◆ Texte extrait ◆
Cette Interview n'a pas été réalisée par et pour Bass Expression il s'agit de Leech
Interview de Guillaume Kosmicki auteur du livre Free party : une histoire, des histoires
Interview de Guillaume Kosmicki ecrivain
- Qu’est ce qui t’a poussé à vouloir raconter l’histoire des free parties?
Ça fait longtemps que je suis concerné par le sujet. Lors de mes premières raves et de mes premières free parties, en 1994-1995, j’étais aussi étudiant en musicologie. Un prof (Jean-Marie Jacono) m’a proposé de mener une maîtrise sur le sujet l’année suivante, sous sa direction. J’ai accepté et j’ai endossé dès lors deux casquettes : celle du teuffeur (parce que ce mouvement me parlait vraiment et que j’y sentais des réponses à mes aspirations) et celle du chercheur, et puis bientôt trois, avec celle de musicien (sous le nom de Tournesol, au sein du collectif Öko System). Ça a été le cas pendant de nombreuses années ensuite, et j’ai eu l’occasion d’écrire un certain nombre d’articles sur la question, de 1997 jusqu’à aujourd’hui. Je n’ai donc jamais cessé de m’y intéresser.
C’est mon éditeur, Yves Jolivet (Le Mot et le Reste), avec qui j’avais déjà travaillé en 2009 pour « Musiques électroniques : des avant-gardes aux dance floors », qui m’a lancé sur ce nouveau livre. On a élaboré ensemble le projet. il s’agissait de ne pas écrire un livre universitaire, ni de le saupoudrer d’analyses sociologiques, mais bien de laisser parler des acteurs, non anonymes, sans masque et sans sujet tabou, de leur propre expérience dans le mouvement. Ça fait des années qu’ils ne se montraient pas au grand jour, de par la nature clandestine du mouvement. Aujourd’hui, alors que bien d’entre eux avaient changé de voie, ils se sentaient beaucoup plus de s’exposer ainsi. Le but était aussi de montrer comment ce mouvement avait influencé leur vie, en fonction de ce qu’ils faisaient aujourd’hui (et malgré des parcours très variés).

◆ Données fournies ◆

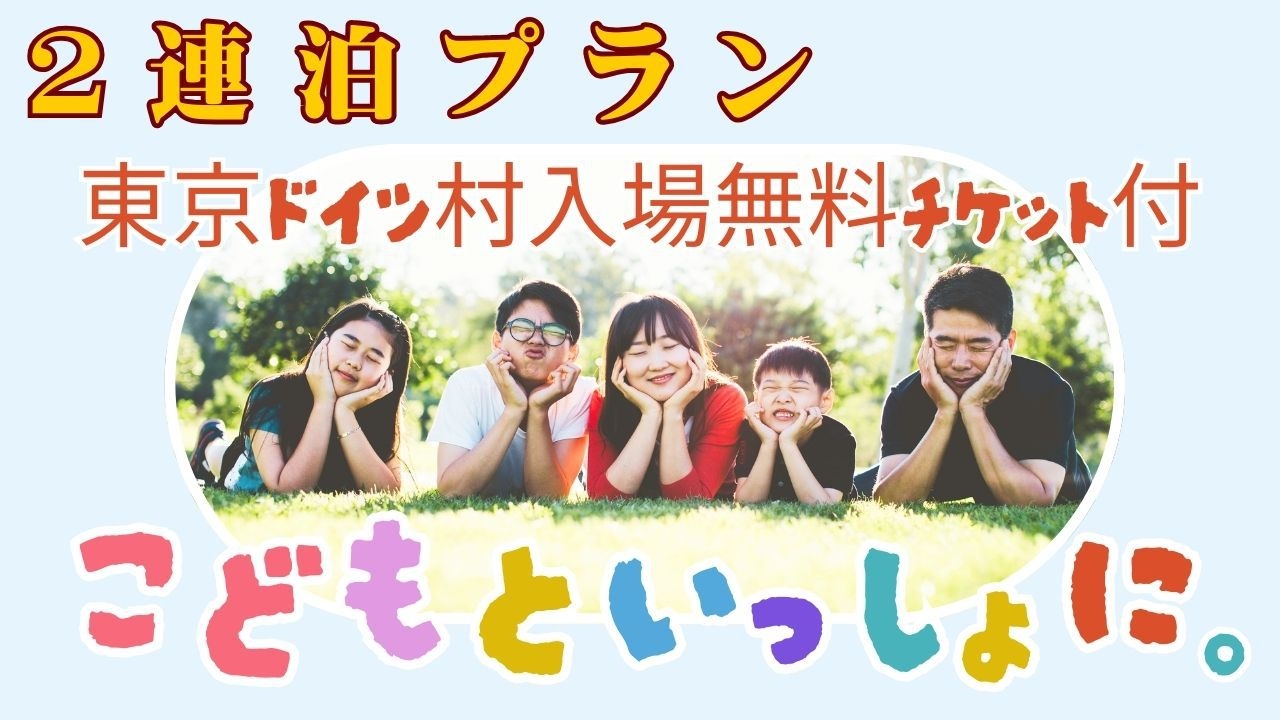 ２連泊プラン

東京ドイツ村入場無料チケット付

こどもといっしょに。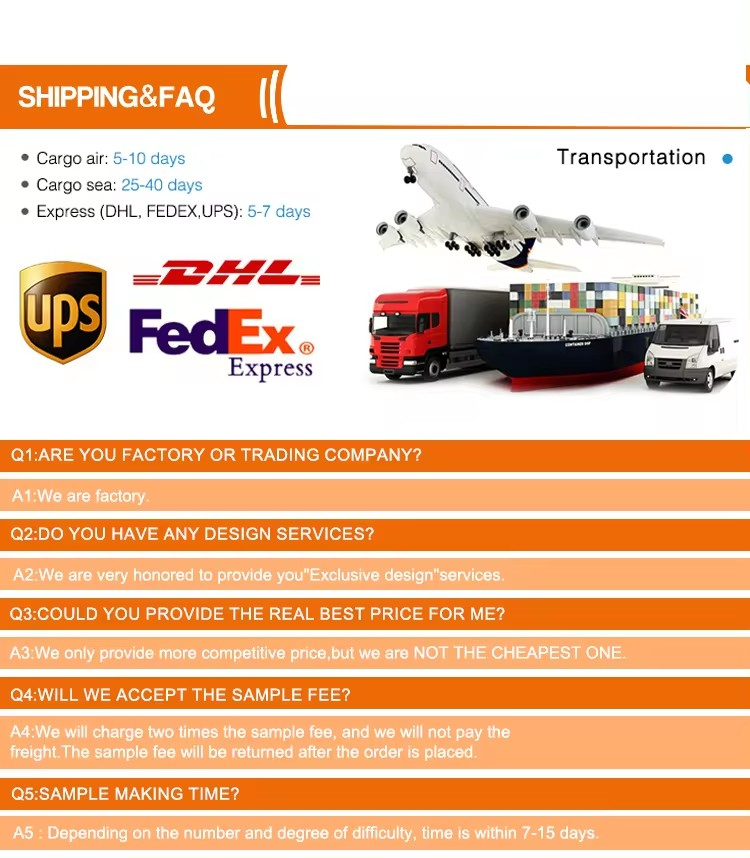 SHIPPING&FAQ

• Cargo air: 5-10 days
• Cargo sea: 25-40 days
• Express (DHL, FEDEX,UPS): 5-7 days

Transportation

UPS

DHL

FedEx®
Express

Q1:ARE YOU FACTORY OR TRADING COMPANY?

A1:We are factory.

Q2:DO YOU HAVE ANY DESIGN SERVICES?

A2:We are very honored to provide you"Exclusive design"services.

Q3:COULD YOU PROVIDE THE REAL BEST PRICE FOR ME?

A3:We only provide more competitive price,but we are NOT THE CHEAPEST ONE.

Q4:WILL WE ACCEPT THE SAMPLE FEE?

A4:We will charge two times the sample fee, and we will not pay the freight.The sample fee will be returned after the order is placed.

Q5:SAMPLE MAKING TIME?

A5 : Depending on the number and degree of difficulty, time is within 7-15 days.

◆ Consigne ◆
Reproduisez mot pour mot le passage de l'entretien sur les free parties qui commence par « Cette Interview n'a » et se termine par « des free parties? ».

◆ Votre réponse ◆
Cette Interview n'a pas été réalisée par et pour Bass Expression il s'agit de Leech
Interview de Guillaume Kosmicki auteur du livre Free party : une histoire, des histoires
Interview de Guillaume Kosmicki ecrivain
- Qu’est ce qui t’a poussé à vouloir raconter l’histoire des free parties?